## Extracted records
┌──

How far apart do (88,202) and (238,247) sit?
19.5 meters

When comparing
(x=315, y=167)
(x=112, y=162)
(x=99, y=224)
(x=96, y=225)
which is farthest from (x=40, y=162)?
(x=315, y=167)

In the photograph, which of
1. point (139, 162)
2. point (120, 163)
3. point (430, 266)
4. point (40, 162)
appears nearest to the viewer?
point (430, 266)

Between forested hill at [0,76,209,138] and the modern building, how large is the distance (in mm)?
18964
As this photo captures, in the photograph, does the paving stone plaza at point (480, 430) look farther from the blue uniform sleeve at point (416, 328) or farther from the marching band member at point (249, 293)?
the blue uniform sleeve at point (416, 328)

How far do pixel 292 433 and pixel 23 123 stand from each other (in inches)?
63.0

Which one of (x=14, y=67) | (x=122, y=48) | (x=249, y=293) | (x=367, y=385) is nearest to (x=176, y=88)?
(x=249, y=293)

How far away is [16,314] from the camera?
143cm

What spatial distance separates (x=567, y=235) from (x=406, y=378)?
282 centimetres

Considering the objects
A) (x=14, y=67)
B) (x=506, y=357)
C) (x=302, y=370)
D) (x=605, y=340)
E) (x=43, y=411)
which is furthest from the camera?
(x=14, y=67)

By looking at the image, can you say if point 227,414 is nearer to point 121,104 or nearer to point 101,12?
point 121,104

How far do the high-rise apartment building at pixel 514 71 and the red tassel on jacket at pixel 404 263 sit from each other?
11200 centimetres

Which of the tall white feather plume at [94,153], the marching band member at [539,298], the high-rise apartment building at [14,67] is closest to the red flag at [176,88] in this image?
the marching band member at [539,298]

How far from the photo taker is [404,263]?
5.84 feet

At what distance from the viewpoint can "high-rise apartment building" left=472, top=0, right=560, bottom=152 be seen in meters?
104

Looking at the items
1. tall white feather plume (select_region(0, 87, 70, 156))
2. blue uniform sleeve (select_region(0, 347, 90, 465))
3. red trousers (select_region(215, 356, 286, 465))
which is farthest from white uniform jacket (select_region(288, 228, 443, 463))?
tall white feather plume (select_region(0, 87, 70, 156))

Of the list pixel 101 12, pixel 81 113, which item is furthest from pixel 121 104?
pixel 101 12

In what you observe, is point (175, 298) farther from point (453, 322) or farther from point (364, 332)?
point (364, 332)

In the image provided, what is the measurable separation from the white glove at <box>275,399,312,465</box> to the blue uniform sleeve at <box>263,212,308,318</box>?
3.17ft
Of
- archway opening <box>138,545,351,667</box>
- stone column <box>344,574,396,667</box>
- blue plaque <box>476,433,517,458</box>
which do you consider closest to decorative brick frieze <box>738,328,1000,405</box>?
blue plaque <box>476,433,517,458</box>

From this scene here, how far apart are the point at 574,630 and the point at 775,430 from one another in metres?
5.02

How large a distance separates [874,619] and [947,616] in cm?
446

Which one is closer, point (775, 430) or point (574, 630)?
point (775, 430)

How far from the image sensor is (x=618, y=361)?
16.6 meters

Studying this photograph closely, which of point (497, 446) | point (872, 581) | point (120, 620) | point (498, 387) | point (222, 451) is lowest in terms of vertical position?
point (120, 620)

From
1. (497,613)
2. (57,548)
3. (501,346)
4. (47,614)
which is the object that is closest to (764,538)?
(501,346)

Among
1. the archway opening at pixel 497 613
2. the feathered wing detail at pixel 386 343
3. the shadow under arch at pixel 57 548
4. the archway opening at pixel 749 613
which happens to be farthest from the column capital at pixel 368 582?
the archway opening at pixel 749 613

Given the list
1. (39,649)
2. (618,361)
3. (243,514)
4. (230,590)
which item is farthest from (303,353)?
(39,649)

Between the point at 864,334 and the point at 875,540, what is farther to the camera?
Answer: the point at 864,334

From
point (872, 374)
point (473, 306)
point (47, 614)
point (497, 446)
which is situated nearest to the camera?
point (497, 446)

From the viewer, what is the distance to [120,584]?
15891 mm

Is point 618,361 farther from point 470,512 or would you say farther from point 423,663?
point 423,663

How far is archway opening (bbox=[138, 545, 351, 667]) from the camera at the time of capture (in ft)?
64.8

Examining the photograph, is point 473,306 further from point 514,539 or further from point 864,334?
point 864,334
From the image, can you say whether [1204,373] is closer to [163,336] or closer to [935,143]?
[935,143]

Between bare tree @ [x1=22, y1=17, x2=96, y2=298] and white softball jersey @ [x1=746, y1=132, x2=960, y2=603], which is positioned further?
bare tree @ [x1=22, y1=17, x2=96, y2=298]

└──

## Task details
Copy everything from "How large a" down to "16.6 meters", substituting "camera" for "image sensor" and keeping all else the same.

## Result for this exercise
How large a distance separates [874,619] and [947,616] in cm?
446

Which one is closer, point (775, 430) or point (574, 630)?
point (775, 430)

How far from the camera is (x=618, y=361)?
16.6 meters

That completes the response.